Allmählich wurde ihm die Sache unheimlich - und doch fühlte er sich bei diesem
höflichen Menschen auf eine verrückte Weise wohl und geborgen. Wenn nur dieser
Druck in seinem Kopf nicht gewesen wäre.
    „ Was bist du für ein
Typ?"
    „ Ich bin … oh, ich richte
zuerst wieder meine Kleidung, wenn sie gestatten." Der Angestellte
fummelte an den Ärmeln seines Hemdes herum, bis er die Manschettenknöpfe wieder
geschlossen hatte. Dann fuhr er fort: „Wie eingangs bereits erwähnt: Ich bin
Buchhalter. Ich …"
    „ Wie lange bist du schon
hier?"
    „ Ich arbeite hier seit Dienstbeginn.
Meine Arbeit lässt mir keine Gelegenheit, auf die Uhr zu schauen. Die
Buchhaltung ist zeitlos, wissen sie? Es geht alleine darum, den Abschluss
rechtzeitig bis zum Abgabetermin zu erstellen. Deswegen würde ich jetzt auch
gerne weiter arbeiten, wenn sie gestatten. Und vielleicht könnten sie aufhören,
diese Waffe auf mich zu richten. Das ist meiner Konzentration nicht unbedingt
zuträglich - und Fehler kann ich mir nicht erlauben."
    „ Für wen arbeitest du?"
Eine Frage jagte die nächste. In seinem Kopf herrschte inzwischen Alarmstufe
Rot, doch er wollte sich nicht von diesem netten Menschen lösen. Es wäre nicht
recht gewesen, den Angestellten einfach zu verlassen, ohne alle wesentlichen
Sachverhalte geklärt zu haben - auch wenn ihm dieser Druck hinter seinen
Schläfen allmählich wirklich zu schaffen machte.

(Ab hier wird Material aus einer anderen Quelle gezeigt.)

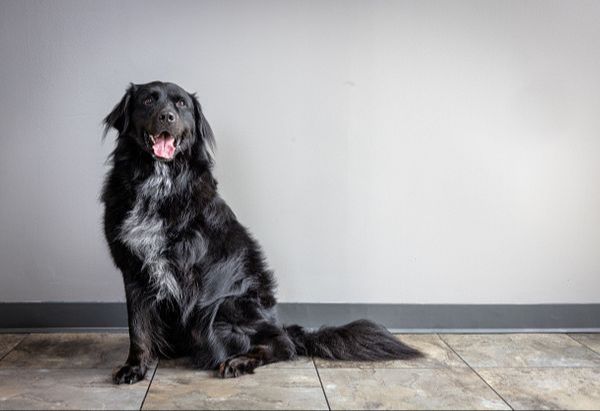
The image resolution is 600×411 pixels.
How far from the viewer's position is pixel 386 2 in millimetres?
3229

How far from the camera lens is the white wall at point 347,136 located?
10.5 ft

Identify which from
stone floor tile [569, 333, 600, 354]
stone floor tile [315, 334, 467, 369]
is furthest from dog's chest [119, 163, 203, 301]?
stone floor tile [569, 333, 600, 354]

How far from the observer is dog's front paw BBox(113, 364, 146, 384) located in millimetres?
2564

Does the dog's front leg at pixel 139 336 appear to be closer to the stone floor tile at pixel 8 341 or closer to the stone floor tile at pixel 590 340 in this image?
the stone floor tile at pixel 8 341

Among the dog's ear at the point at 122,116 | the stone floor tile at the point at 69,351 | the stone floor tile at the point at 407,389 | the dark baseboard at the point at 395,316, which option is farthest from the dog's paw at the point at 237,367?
the dog's ear at the point at 122,116

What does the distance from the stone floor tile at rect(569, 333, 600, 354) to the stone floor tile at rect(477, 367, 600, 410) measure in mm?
361

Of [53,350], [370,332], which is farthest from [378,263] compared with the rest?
[53,350]

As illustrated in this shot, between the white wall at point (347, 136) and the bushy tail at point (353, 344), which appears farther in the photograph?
the white wall at point (347, 136)

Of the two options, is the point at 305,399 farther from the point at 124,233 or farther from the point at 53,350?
the point at 53,350

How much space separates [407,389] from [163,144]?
138cm

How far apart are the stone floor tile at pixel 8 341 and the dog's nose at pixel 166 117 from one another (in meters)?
1.29

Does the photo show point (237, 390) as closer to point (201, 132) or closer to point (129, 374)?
point (129, 374)

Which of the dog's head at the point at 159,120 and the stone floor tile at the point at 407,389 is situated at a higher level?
the dog's head at the point at 159,120

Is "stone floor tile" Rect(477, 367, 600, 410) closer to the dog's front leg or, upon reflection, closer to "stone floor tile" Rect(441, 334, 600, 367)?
"stone floor tile" Rect(441, 334, 600, 367)
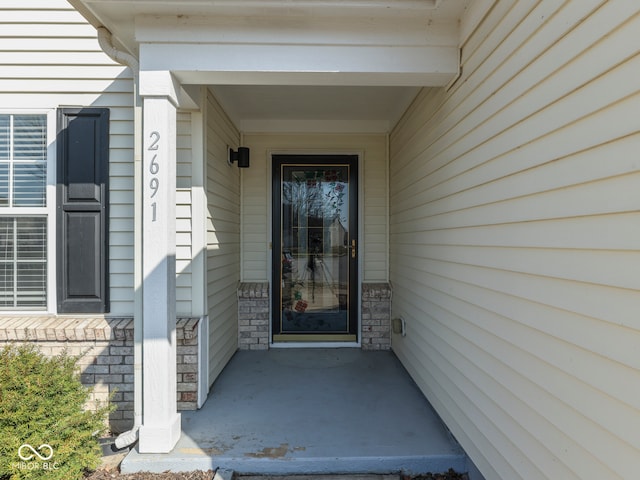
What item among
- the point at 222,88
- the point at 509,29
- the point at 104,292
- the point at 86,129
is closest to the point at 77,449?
the point at 104,292

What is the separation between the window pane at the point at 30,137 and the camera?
2.80 metres

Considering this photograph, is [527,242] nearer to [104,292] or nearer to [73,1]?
[73,1]

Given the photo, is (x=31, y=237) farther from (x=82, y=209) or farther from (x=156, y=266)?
(x=156, y=266)

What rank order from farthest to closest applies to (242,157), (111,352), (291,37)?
(242,157), (111,352), (291,37)

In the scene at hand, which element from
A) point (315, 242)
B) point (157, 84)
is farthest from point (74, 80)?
point (315, 242)

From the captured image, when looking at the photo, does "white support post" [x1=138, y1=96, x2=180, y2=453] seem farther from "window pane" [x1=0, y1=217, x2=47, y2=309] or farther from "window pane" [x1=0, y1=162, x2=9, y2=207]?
"window pane" [x1=0, y1=162, x2=9, y2=207]

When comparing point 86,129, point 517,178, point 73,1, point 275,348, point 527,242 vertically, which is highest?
point 73,1

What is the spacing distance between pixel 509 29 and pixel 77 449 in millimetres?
3010

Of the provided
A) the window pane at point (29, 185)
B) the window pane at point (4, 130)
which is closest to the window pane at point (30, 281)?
the window pane at point (29, 185)

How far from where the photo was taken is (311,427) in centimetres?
243

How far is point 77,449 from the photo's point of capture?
1965 mm

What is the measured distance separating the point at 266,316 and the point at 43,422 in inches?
92.1

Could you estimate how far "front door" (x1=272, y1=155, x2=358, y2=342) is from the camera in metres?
4.23

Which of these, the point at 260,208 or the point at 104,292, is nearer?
the point at 104,292
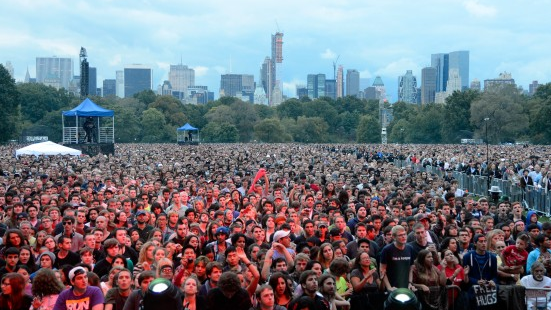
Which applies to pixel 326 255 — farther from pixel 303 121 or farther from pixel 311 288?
pixel 303 121

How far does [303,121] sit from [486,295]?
470 feet

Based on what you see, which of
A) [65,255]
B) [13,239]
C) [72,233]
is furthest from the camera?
[72,233]

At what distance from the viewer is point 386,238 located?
12.1 metres

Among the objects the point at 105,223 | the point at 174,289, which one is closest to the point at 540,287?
the point at 174,289

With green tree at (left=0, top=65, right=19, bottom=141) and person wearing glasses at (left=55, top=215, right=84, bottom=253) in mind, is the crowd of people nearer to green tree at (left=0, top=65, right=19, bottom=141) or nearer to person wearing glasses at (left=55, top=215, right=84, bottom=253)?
person wearing glasses at (left=55, top=215, right=84, bottom=253)

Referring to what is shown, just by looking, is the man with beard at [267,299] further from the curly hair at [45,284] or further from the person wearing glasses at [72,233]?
the person wearing glasses at [72,233]

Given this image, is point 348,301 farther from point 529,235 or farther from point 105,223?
point 105,223

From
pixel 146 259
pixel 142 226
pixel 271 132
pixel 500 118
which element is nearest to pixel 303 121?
pixel 271 132

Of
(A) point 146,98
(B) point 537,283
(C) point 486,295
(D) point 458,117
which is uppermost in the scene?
(A) point 146,98

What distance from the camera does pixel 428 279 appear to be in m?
9.48

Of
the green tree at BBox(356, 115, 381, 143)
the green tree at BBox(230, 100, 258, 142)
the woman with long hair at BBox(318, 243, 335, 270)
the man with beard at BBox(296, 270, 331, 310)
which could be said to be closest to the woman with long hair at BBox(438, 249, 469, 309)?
the woman with long hair at BBox(318, 243, 335, 270)

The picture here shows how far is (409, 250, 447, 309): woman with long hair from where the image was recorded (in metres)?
9.34

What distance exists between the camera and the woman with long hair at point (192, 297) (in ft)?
27.0

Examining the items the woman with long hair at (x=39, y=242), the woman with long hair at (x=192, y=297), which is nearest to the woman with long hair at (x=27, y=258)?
the woman with long hair at (x=39, y=242)
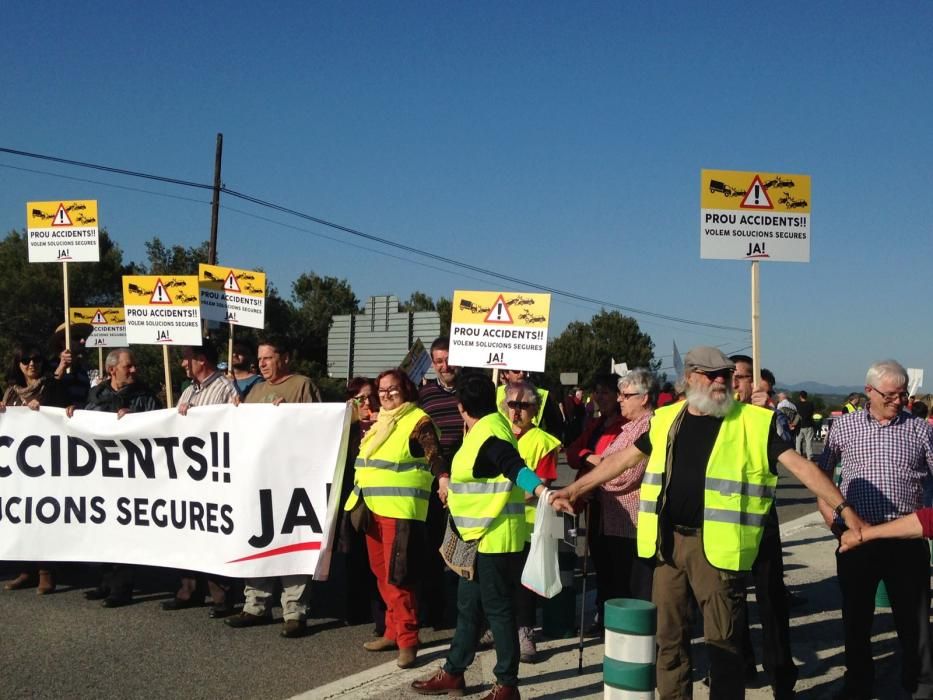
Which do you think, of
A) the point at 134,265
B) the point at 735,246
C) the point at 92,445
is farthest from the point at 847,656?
the point at 134,265

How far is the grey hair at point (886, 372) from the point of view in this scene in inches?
210

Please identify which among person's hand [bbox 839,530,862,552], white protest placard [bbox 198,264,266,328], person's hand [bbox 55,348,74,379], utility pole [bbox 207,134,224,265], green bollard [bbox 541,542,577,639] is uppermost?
utility pole [bbox 207,134,224,265]

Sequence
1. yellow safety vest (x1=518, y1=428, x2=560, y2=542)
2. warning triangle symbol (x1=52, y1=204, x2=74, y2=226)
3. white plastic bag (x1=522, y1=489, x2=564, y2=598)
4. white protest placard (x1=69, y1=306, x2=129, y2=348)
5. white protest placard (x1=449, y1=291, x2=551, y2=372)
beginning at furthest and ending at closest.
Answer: white protest placard (x1=69, y1=306, x2=129, y2=348) < warning triangle symbol (x1=52, y1=204, x2=74, y2=226) < white protest placard (x1=449, y1=291, x2=551, y2=372) < yellow safety vest (x1=518, y1=428, x2=560, y2=542) < white plastic bag (x1=522, y1=489, x2=564, y2=598)

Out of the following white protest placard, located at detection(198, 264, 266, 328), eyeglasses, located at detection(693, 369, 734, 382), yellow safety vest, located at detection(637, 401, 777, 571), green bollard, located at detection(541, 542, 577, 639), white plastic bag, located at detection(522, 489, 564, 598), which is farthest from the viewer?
white protest placard, located at detection(198, 264, 266, 328)

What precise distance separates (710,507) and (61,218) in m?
8.50

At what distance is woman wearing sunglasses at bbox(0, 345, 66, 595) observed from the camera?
26.8 ft

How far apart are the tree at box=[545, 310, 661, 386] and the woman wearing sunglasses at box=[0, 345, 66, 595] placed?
64.1 m

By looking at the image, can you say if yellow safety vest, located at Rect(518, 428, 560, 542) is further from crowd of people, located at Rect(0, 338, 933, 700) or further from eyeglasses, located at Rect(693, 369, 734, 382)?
eyeglasses, located at Rect(693, 369, 734, 382)

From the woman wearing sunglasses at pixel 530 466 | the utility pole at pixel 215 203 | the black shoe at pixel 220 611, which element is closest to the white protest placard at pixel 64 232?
the black shoe at pixel 220 611

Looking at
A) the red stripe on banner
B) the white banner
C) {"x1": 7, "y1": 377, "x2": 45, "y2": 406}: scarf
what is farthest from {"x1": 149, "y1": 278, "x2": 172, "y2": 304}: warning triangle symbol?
the red stripe on banner

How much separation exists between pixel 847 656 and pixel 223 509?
4395mm

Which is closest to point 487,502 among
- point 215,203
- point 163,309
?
point 163,309

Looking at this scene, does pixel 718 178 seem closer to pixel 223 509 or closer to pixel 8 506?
pixel 223 509

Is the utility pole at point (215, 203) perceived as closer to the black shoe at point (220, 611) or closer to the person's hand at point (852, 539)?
the black shoe at point (220, 611)
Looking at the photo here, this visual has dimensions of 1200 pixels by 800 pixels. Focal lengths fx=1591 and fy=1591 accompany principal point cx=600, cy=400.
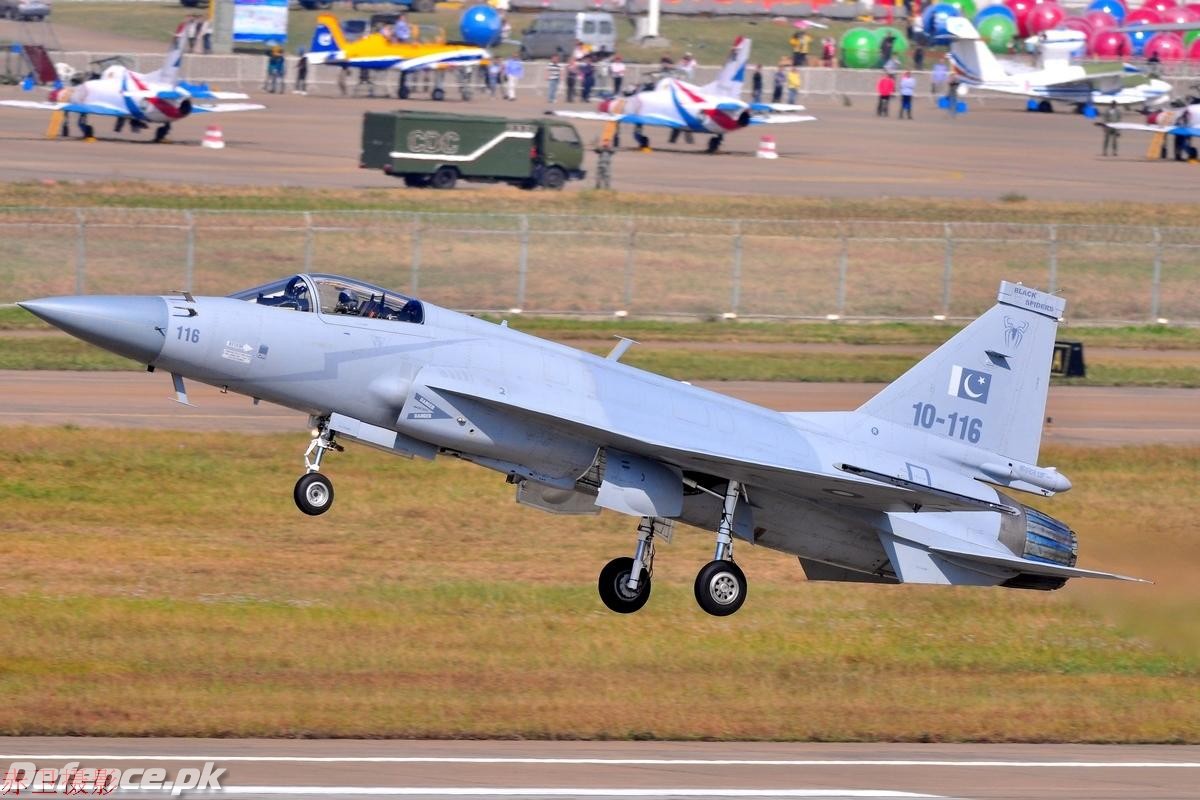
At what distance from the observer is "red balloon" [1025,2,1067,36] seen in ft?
399

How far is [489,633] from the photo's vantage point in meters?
25.2

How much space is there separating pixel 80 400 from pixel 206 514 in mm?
9943

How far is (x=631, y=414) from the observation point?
2106 cm

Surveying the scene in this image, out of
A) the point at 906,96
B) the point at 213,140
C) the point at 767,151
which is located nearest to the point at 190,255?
the point at 213,140

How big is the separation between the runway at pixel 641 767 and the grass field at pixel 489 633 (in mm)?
523

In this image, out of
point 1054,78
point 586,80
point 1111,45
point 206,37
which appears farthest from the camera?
point 1111,45

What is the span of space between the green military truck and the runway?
1790 inches

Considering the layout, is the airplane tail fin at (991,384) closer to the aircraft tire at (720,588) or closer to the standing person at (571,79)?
the aircraft tire at (720,588)

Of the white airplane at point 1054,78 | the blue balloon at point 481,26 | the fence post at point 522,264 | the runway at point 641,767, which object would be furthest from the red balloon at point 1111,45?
the runway at point 641,767

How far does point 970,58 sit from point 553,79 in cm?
2633

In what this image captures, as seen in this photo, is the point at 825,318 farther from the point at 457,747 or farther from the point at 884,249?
the point at 457,747

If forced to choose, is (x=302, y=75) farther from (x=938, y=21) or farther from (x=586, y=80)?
(x=938, y=21)

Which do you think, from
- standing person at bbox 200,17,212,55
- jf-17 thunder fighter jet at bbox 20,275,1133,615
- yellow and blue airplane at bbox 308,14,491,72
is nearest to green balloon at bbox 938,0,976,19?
yellow and blue airplane at bbox 308,14,491,72

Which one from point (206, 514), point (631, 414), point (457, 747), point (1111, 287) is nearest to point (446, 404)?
point (631, 414)
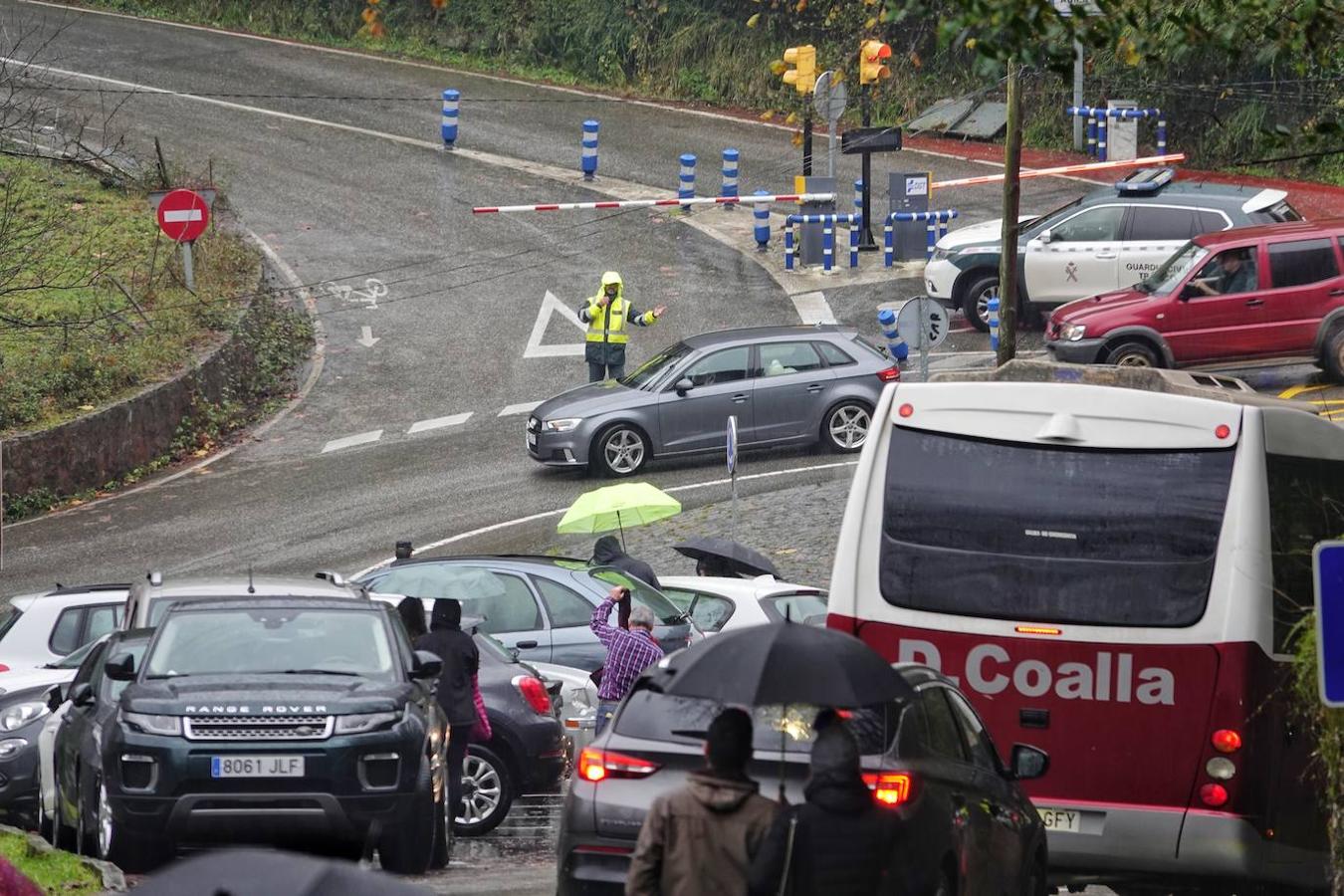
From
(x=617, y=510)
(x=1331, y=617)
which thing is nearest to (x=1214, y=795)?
(x=1331, y=617)

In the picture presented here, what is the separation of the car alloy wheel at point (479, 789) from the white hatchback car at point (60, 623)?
3469 millimetres

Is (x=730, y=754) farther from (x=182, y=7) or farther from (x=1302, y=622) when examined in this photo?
(x=182, y=7)

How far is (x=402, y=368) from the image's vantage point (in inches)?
1204

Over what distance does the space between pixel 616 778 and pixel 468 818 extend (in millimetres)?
4879

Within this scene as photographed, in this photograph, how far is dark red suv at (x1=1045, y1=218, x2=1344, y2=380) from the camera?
2511cm

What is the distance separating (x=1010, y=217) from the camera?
79.0ft

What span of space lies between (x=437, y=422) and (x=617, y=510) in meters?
9.78

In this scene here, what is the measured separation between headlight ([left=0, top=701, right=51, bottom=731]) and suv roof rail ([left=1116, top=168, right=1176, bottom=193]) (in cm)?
1890

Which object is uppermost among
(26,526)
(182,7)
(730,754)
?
(182,7)

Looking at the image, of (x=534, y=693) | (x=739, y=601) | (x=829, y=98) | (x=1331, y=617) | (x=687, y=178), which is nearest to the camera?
(x=1331, y=617)

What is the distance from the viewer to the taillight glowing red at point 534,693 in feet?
43.3

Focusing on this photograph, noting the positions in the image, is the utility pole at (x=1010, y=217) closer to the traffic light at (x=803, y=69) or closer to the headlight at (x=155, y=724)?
the traffic light at (x=803, y=69)

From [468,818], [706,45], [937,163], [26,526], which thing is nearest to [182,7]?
[706,45]

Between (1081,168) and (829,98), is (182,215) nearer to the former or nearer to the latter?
(829,98)
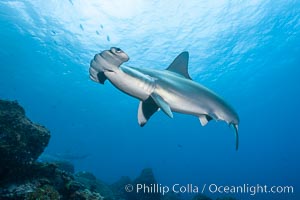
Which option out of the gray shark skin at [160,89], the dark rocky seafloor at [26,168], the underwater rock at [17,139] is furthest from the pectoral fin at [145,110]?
the underwater rock at [17,139]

    „ Natürlich für meinen
Abteilungsleiter", antwortete der Angestellte. „Sie verstehen, ein
Unternehmen wie dieses hier benötigt eine gewisse Struktur. Einen
organisatorischen Überbau. Deswegen wurde das Unternehmen in einzelne
Abteilungen untergliedert. Eine davon ist die Buchhaltung, für die unter
anderem ich zuständig bin. Und ich müsste nun wirklich wieder zu meinen
Geschäftsvorgängen zurückkehren, wenn sie gestatten. Oder haben sie noch eine
Frage?"
    Natürlich hatte er noch
Fragen, doch er wollte sie nicht stellen. Er wollte weg von hier. Er musste weg
von hier. Neben dem Druck in seinem Kopf meldete sich inzwischen auch wieder
der Drang, schnellstens von hier zu verschwinden. Außerdem rann ihm der Schweiß
inzwischen in Strömen über das Gesicht. Dieser Angestellte stellte irgendetwas
mit ihm an, übte irgendein Voodoo aus, das er nicht begreifen und dem er sich
nicht entziehen konnte. Nicht einmal sein Zeigefinger gehorchte ihm mehr und
hielt den Druckpunkt des Abzuges, als sei er in dieser Haltung eingefroren.
    Und nun hatte ihm dieser
Angestellte auch noch ein Stichwort gegeben, das er nicht ignorieren konnte. Er
konnte nicht anders, er musste eine weitere Frage stellen: „Was ist das für ein
Unternehmen?"
    Der Angestellte lächelte
weiter und breitete seine Arme aus - eine Geste, die das gesamte Labyrinth
einzuschließen schien. Er hätte vor Schreck beinahe den Abzug durchgezogen,
doch sein Zeigefinger rührte sich nicht von der Stelle. Selbst wenn er es
gewollt hätte, er hätte nicht schießen können.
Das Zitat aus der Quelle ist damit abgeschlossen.